Aux membres de la famille, l’appel sera celui de la cohésion. Papa Yoko a été le résolveur des conflits. Oserez-vous permettre aux tiers d’affirmer qu’il a vécu en ôtant la poutre des yeux des autres, sans se soucier de celle qui traumatisait sa propre rétine ? Veillez-vous aimer. Moi, je sais qu’il n’a pas pu aimer ses collaborateurs avant d’aimer sa progéniture.
Nous, fidèles de l’école de Maître Jean Placide YOKO YAKEMBE, vous disons et vous garantissons d’une chose : vous aurez toujours auprès de nous un conseil, une suggestion, une recommandation qui, si vous l’appliquez à bon escient, de bonne foi et sans arrière-pensée, produira la perpétuation de l’esprit bienveillant de Maître Yoko qui, dans les hauteurs du ciel et des cieux, appréciera chacune de vos actions qui tendra vers l’expression de l’amour et de la tolérance qu’il a tant prêchés par la parole et par les actions. Pensons bien que cette multitude d’enfants de tous âges qui, sans être fils ni de Patrice, ni d’Isabelle, ni de Guélor, ni de Placide, ni de Thérèse, ni de Rodrigue, crient « Papy ! » pour désigner Yoko.

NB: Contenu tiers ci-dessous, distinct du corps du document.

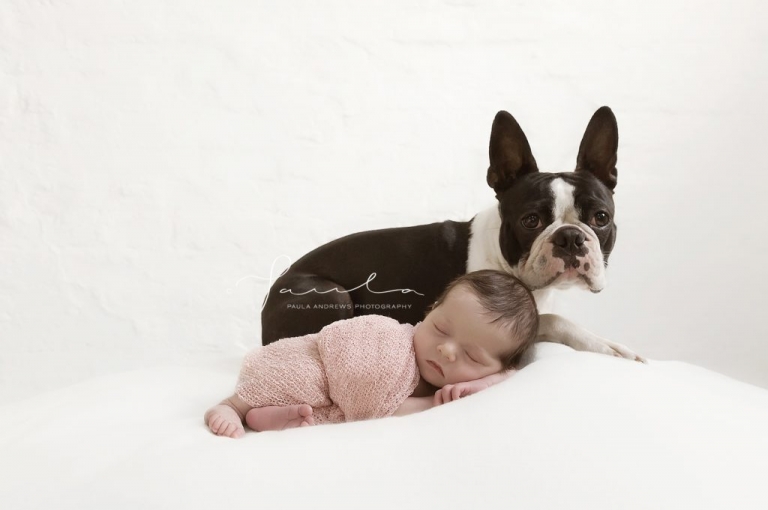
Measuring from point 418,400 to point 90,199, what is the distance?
1.86 m

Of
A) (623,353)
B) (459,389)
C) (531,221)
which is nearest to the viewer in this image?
(459,389)

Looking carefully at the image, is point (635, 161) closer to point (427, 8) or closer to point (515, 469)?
point (427, 8)

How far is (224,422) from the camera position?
50.2 inches

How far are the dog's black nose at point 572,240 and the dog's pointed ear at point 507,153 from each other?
27 centimetres

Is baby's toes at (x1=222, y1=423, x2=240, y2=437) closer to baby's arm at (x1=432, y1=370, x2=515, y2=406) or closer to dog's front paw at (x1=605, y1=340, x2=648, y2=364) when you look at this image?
baby's arm at (x1=432, y1=370, x2=515, y2=406)

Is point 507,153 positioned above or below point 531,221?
above

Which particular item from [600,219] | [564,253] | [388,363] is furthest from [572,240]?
[388,363]

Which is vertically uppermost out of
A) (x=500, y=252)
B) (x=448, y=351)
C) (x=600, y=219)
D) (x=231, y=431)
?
(x=600, y=219)

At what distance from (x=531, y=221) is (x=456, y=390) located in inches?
21.5

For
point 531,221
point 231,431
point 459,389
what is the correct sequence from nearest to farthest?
point 231,431 → point 459,389 → point 531,221

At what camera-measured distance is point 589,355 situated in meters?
1.46

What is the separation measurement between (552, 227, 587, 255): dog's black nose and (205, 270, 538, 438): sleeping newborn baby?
0.65 feet

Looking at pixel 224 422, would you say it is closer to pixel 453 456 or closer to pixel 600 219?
pixel 453 456

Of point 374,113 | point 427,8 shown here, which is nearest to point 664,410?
point 374,113
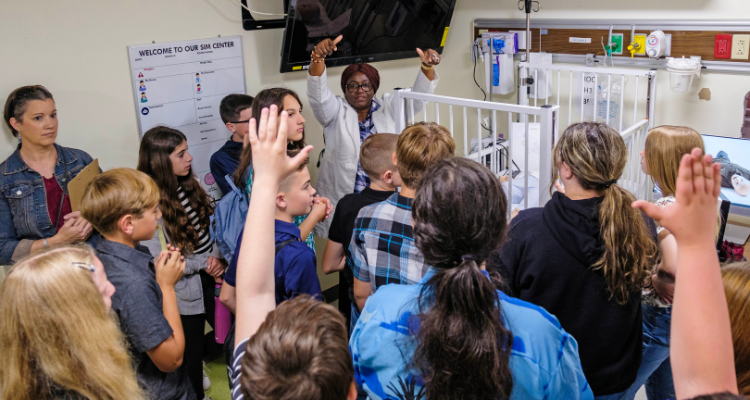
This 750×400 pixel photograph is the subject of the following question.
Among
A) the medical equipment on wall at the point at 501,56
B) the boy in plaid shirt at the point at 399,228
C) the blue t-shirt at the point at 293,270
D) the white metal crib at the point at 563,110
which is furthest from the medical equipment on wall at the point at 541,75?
the blue t-shirt at the point at 293,270

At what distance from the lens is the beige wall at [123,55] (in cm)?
207

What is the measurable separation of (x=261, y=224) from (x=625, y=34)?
8.87 feet

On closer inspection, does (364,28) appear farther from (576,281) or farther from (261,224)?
(261,224)

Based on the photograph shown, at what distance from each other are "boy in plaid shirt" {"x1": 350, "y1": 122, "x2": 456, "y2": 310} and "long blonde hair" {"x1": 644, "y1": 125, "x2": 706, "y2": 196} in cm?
60

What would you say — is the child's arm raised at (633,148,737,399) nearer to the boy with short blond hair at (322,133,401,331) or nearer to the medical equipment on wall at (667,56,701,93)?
the boy with short blond hair at (322,133,401,331)

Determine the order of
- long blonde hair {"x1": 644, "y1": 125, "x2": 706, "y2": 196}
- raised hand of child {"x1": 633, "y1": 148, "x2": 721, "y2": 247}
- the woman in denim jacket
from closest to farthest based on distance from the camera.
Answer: raised hand of child {"x1": 633, "y1": 148, "x2": 721, "y2": 247} < long blonde hair {"x1": 644, "y1": 125, "x2": 706, "y2": 196} < the woman in denim jacket

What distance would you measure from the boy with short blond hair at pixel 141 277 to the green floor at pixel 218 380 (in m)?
1.14

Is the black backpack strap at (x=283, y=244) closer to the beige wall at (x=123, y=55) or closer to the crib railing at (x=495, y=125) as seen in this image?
the crib railing at (x=495, y=125)

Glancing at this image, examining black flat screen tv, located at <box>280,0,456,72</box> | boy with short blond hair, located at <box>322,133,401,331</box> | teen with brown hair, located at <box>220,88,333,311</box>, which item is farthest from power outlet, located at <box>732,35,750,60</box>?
teen with brown hair, located at <box>220,88,333,311</box>

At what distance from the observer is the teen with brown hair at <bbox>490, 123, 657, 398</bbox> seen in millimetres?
1187

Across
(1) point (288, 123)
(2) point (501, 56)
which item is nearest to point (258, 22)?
(1) point (288, 123)

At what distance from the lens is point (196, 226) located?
2.17 meters

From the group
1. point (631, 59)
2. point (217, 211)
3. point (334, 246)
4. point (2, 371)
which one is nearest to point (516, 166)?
point (631, 59)

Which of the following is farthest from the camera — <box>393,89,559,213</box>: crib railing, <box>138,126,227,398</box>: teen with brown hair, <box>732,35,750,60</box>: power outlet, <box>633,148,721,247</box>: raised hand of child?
<box>732,35,750,60</box>: power outlet
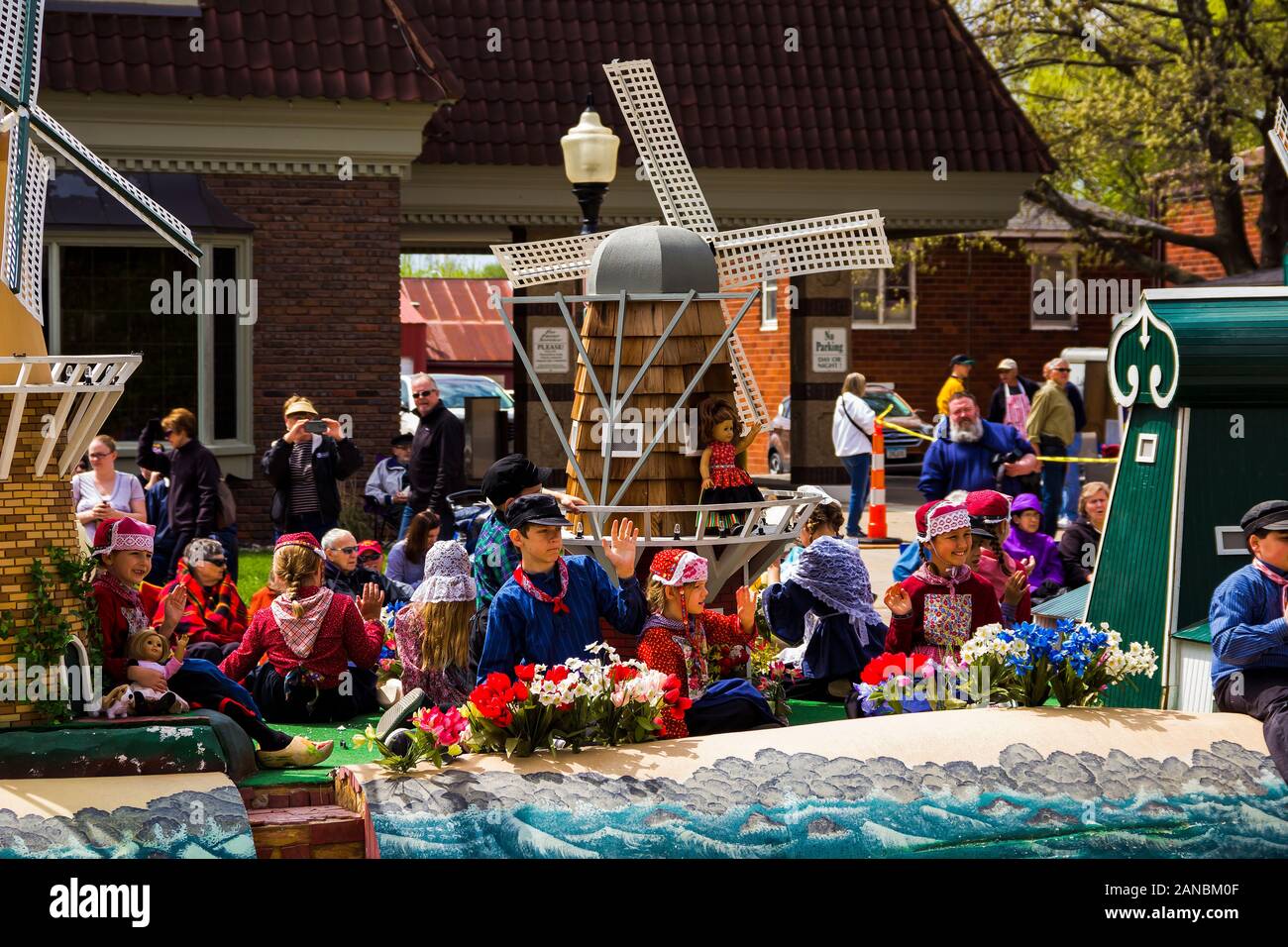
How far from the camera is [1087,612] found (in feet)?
30.8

Persuadons-nous que si nous accordons à ces enfants, parfois sans parents ni tuteurs, une chance de croître contre vents et marrées, nous aurons fait exactement ce qu’aurait souhaité notre père et visionnaire, dont la longévité, globalement appréciée et enviée reste due à cette magnanimité et cette générosité sans nulle autre pareille.
Moi, je vous aime, vous vivants, autant que j’ai aimé et aime l’immortel Placide. Que personne n’éteigne cette belle flamme d’amour, qu’il a pris soins d’inscrire au fronton de sa propre demeure, où on peut lire : « Dans le mariage, on s’endort avec le pardon et on se réveille avec le dialogue ».
Ce qu’il a dit du mariage, je le dis de la vie : Aimons-nous vivants, dialoguons et pardonnons-nous.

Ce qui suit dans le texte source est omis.